Where the line with "Woven Banarasi Chanderi" appears below, start writing out lines exactly, and finish with the line with "Blusa feminina colorblock", which is included; write out nothing else.

* **Exercise materials**
________

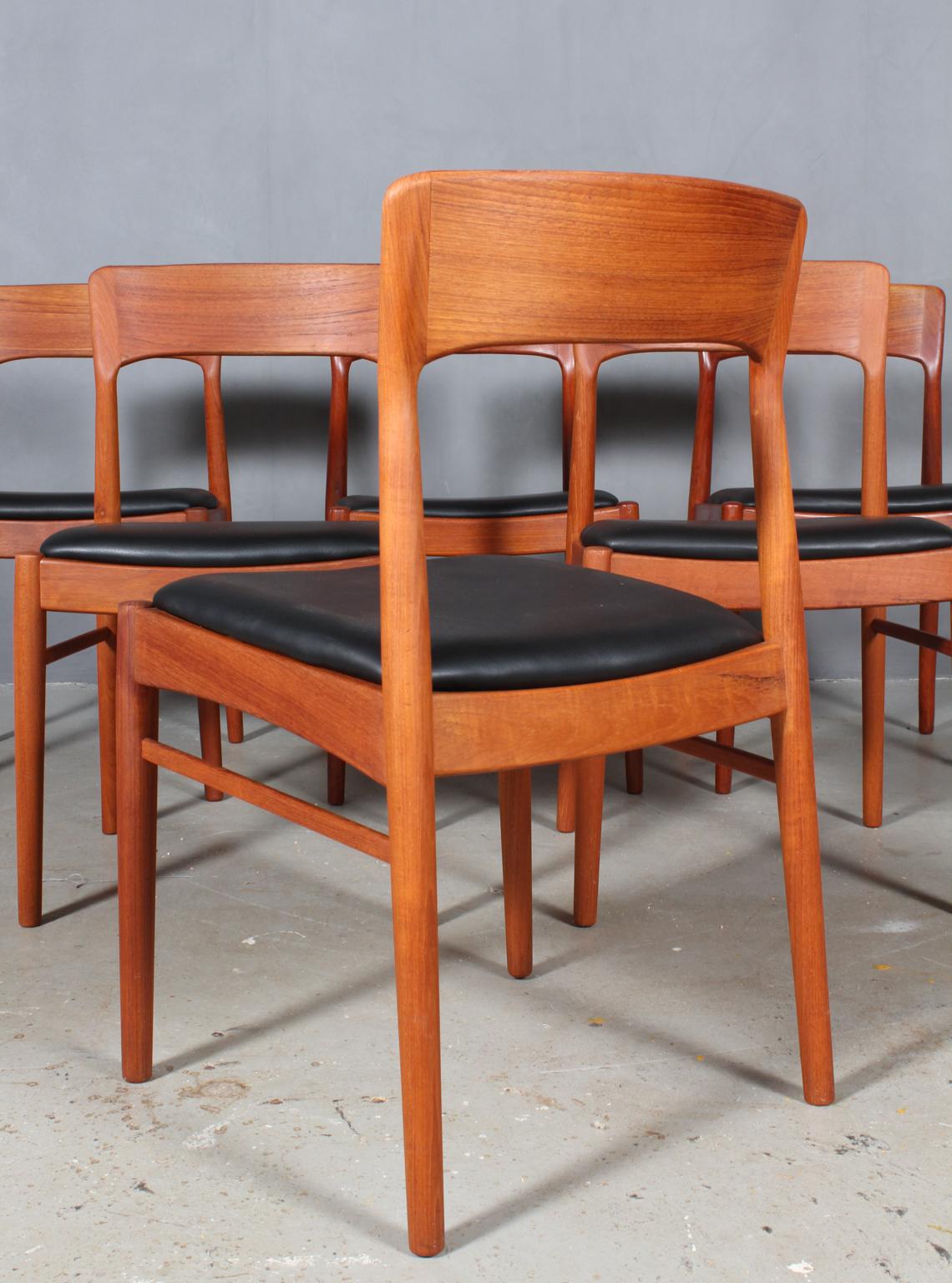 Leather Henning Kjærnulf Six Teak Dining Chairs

________

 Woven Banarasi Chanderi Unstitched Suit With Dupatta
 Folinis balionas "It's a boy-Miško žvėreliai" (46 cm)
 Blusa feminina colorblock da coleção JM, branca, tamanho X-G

________

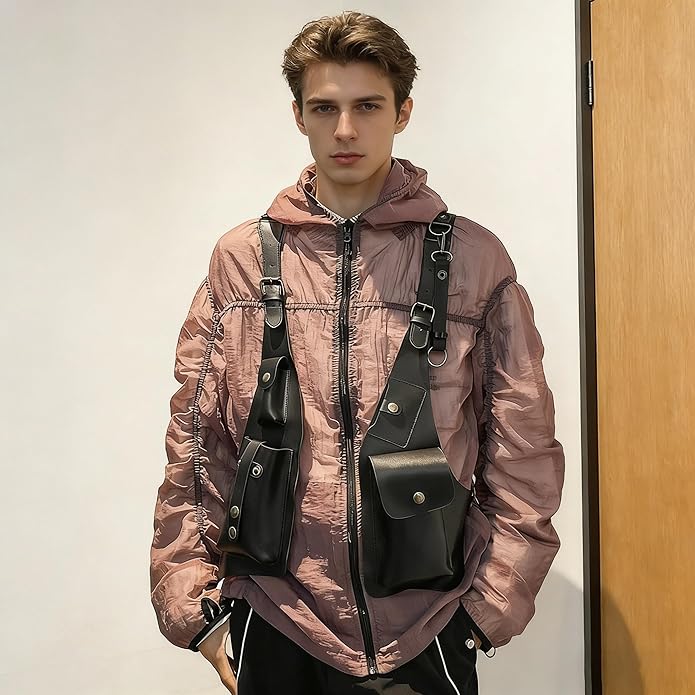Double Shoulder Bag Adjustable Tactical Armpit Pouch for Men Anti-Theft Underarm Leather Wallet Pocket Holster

________

* **Result of the task**
 Woven Banarasi Chanderi Unstitched Suit With Dupatta
 Folinis balionas "It's a boy-Miško žvėreliai" (46 cm)
 Blusa feminina colorblock da coleção JM, branca, tamanho X-G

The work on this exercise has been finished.